Raw data section start

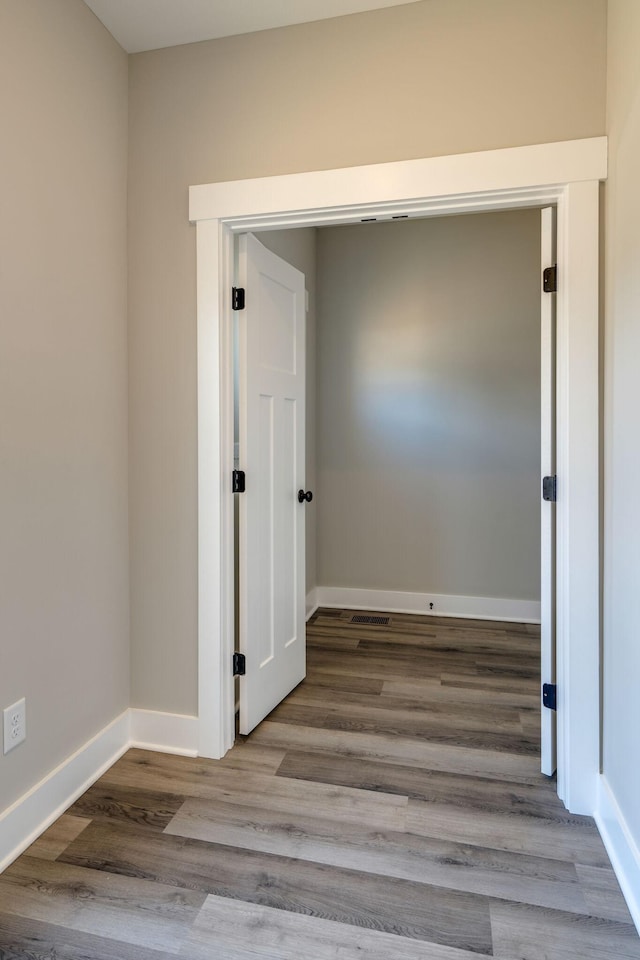 hallway with light wood-type flooring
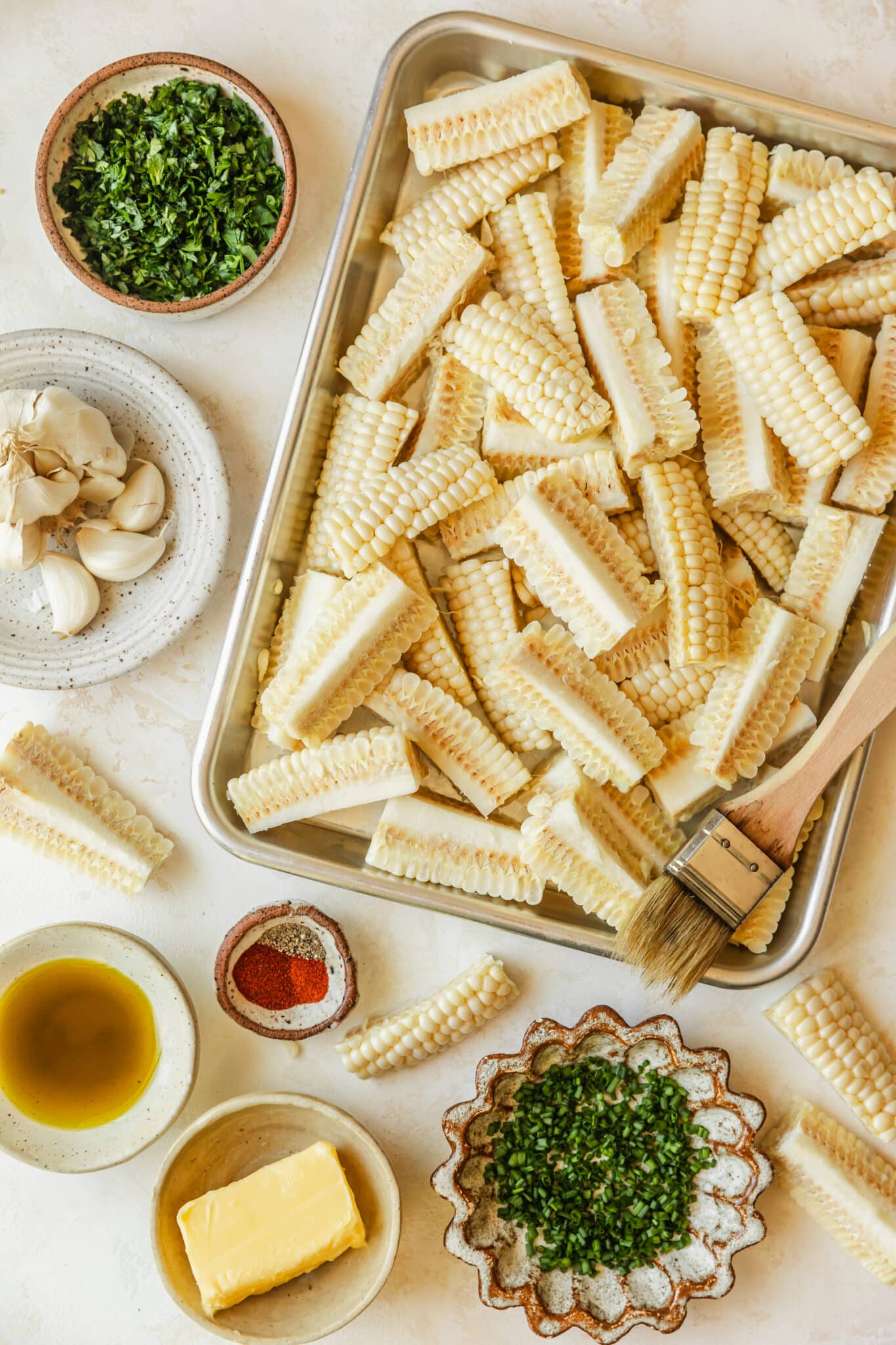 A sheet pan of corn next to brown and white bowls of herbs, garlic, spices, and butter on a tan counter.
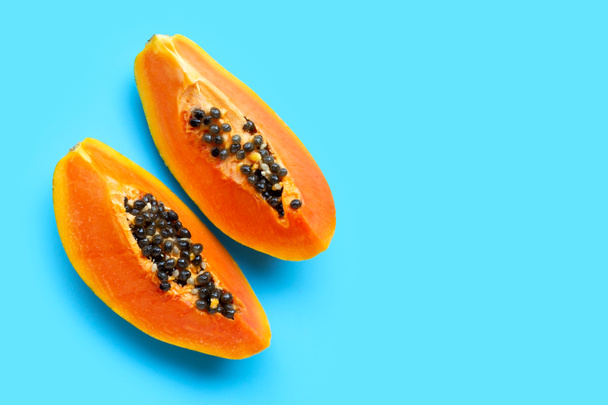 Papaya fruit on blue background. Top view - Фото, зображення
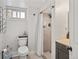 Bathroom featuring a toilet and tiled shower with curtain, with vanity and dark cabinets at 3241 Sheridan Blvd, Wheat Ridge, CO 80212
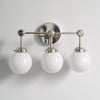 Three-Light Wall Sconce - Modern Brass & Glass Lighting for Home
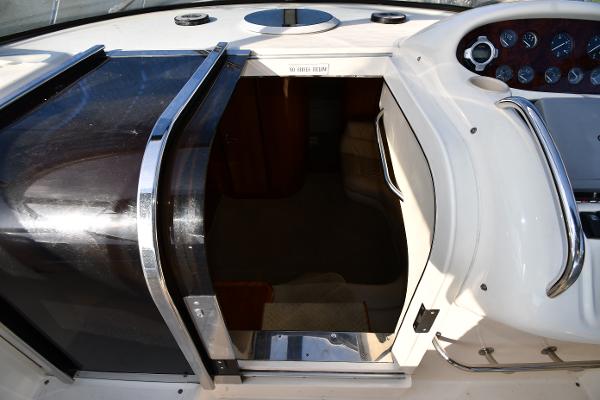 1997 Sunseeker Camargue 47 yacht cockpit entrance with sleek design and control panel.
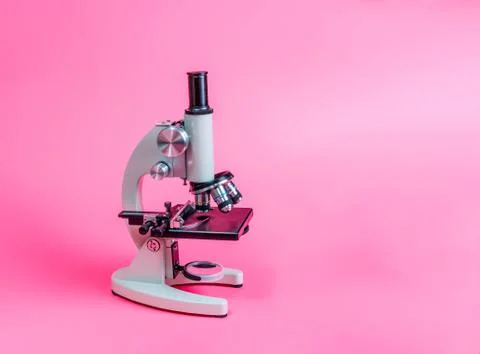 Metal microscope on pink base Stock Photos
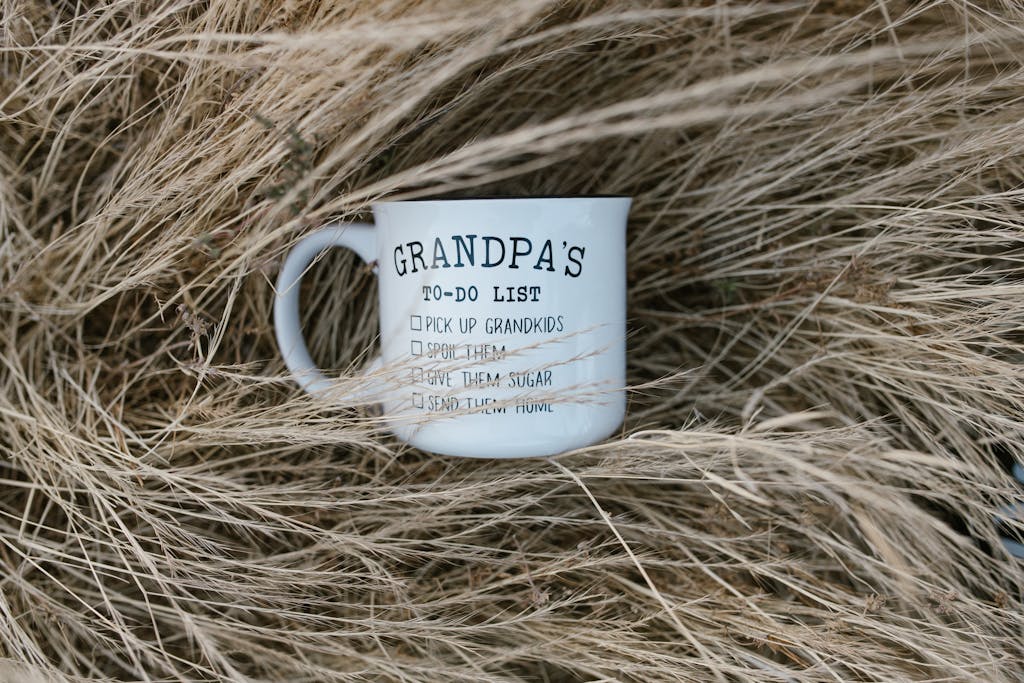 A playful Grandpa's to-do list mug nestled in dry grass, perfect for gifting a grandfather.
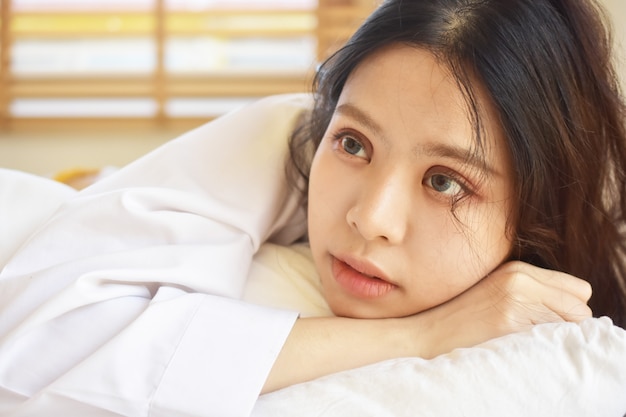 Mujeres hermosas se están despertando y en una cama blanca por la mañana.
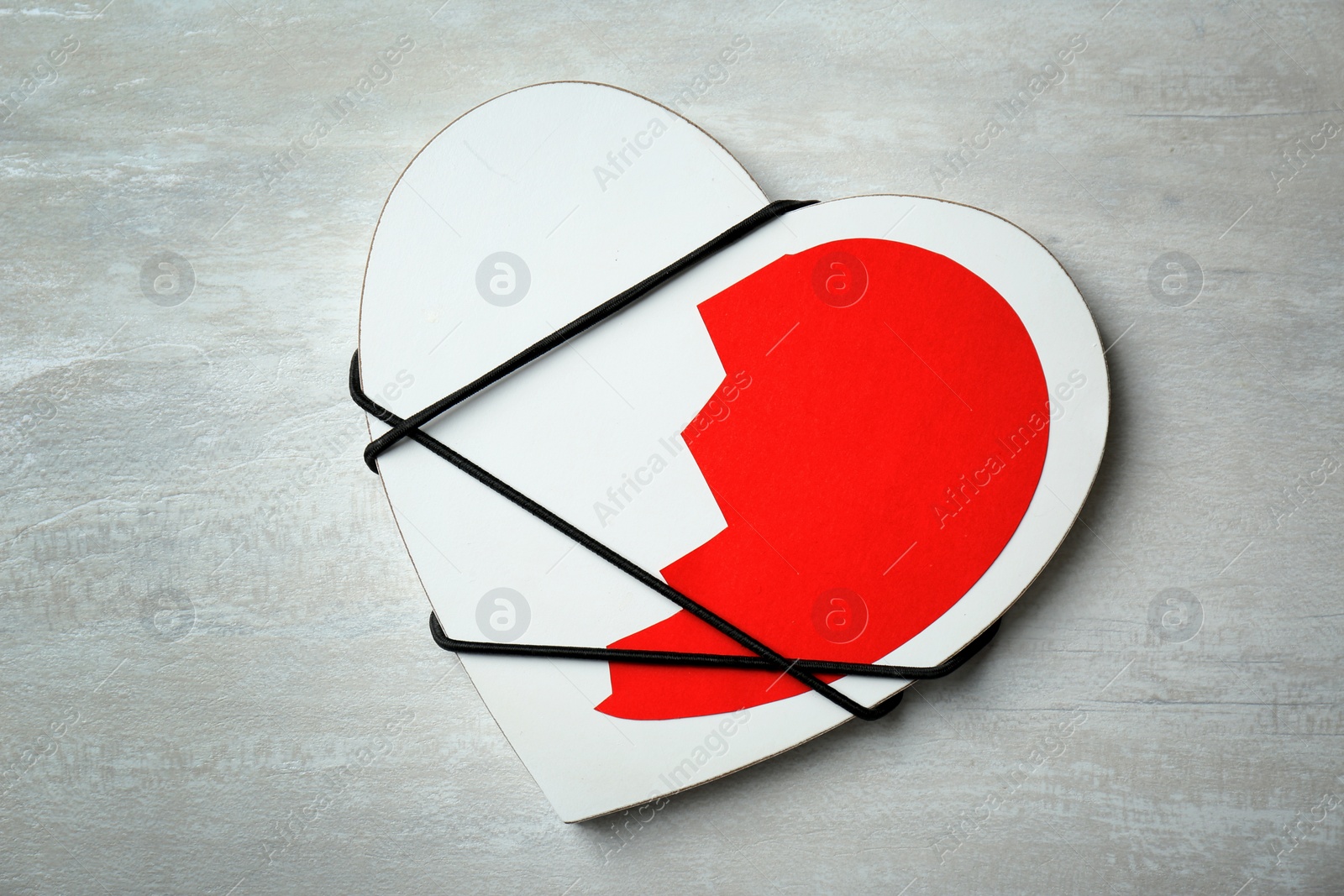 Photo of Half of cut paper heart tied with cord to detail on gray background, top view. Relationship problems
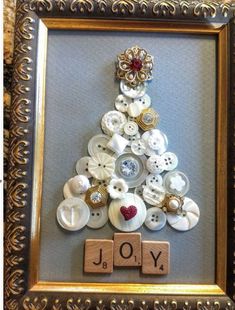 a christmas tree made out of buttons in a frame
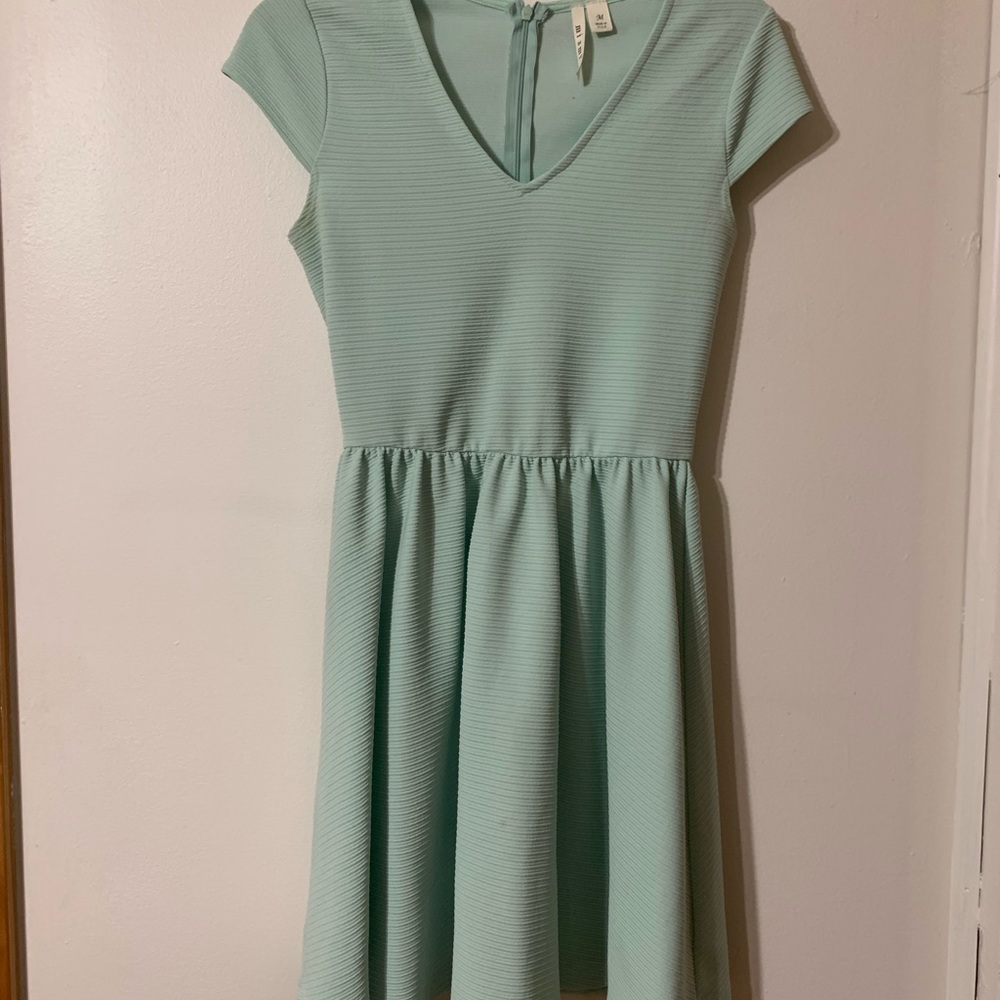 Turquoise, ribbed spring dress.
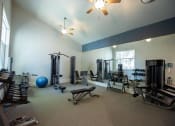 Thumbnail 13 of 26 - Selby Ranch fitness center located at the clubroom with free weights and weight machines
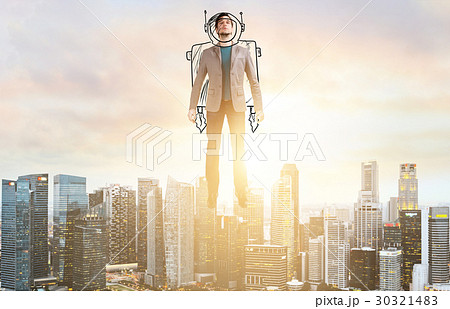 Business man hover over city skyline 30321483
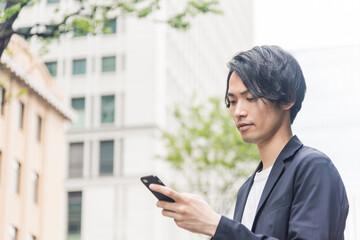 Fototapeta na wymiar オフィス街でスマートフォンを操作する若い男性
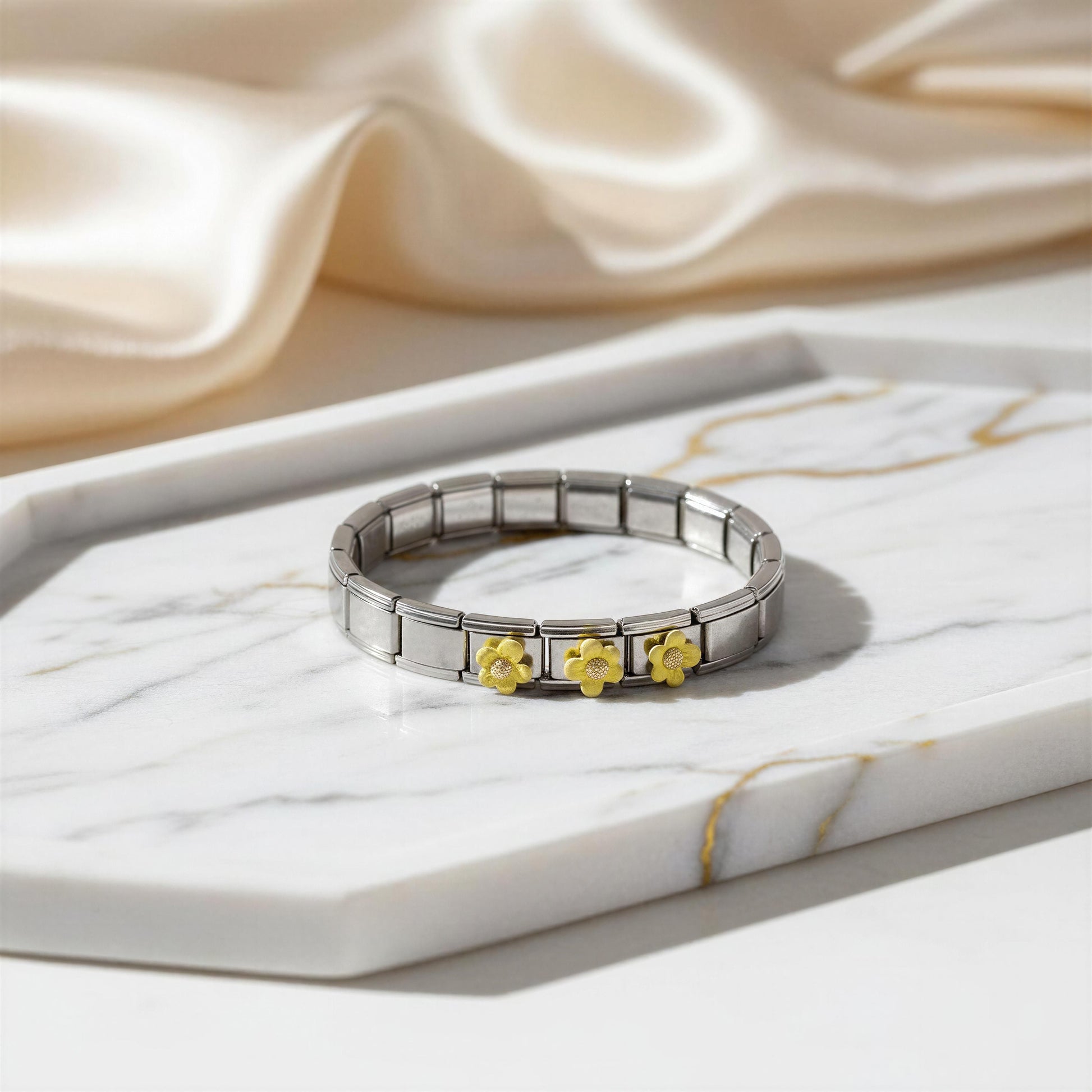Silver bracelet with gold flower charms on a marble surface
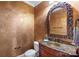 Small bathroom with ornate mirror and brown walls at 5752 Natoma Rd, Lake Wylie, SC 29710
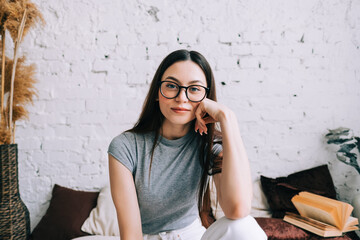authentic lifestyle portrait of attractive young caucasian woman in eyeglasses sitting on a sofa at 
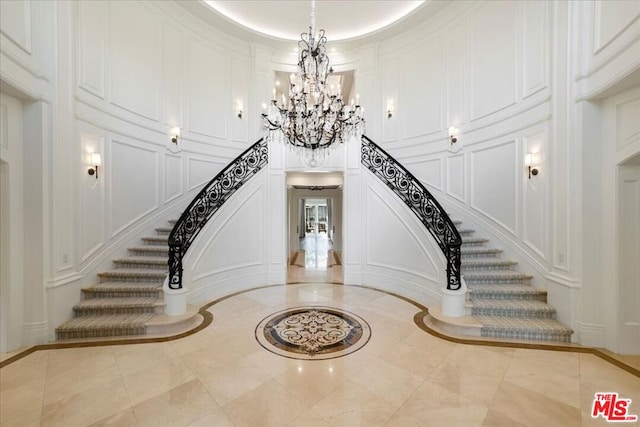 stairs featuring ornamental molding and a chandelier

Raw data section end

- Required action:
Beginning with the line that holds "Fototapeta na wymiar オフィス街でスマートフォンを操作する若い男性" and ending with the last line of the material above, extract every line exactly, pictures excluded.

- Exercise answer:
 Fototapeta na wymiar オフィス街でスマートフォンを操作する若い男性
Silver bracelet with gold flower charms on a marble surface
 Small bathroom with ornate mirror and brown walls at 5752 Natoma Rd, Lake Wylie, SC 29710
authentic lifestyle portrait of attractive young caucasian woman in eyeglasses sitting on a sofa at 
 stairs featuring ornamental molding and a chandelier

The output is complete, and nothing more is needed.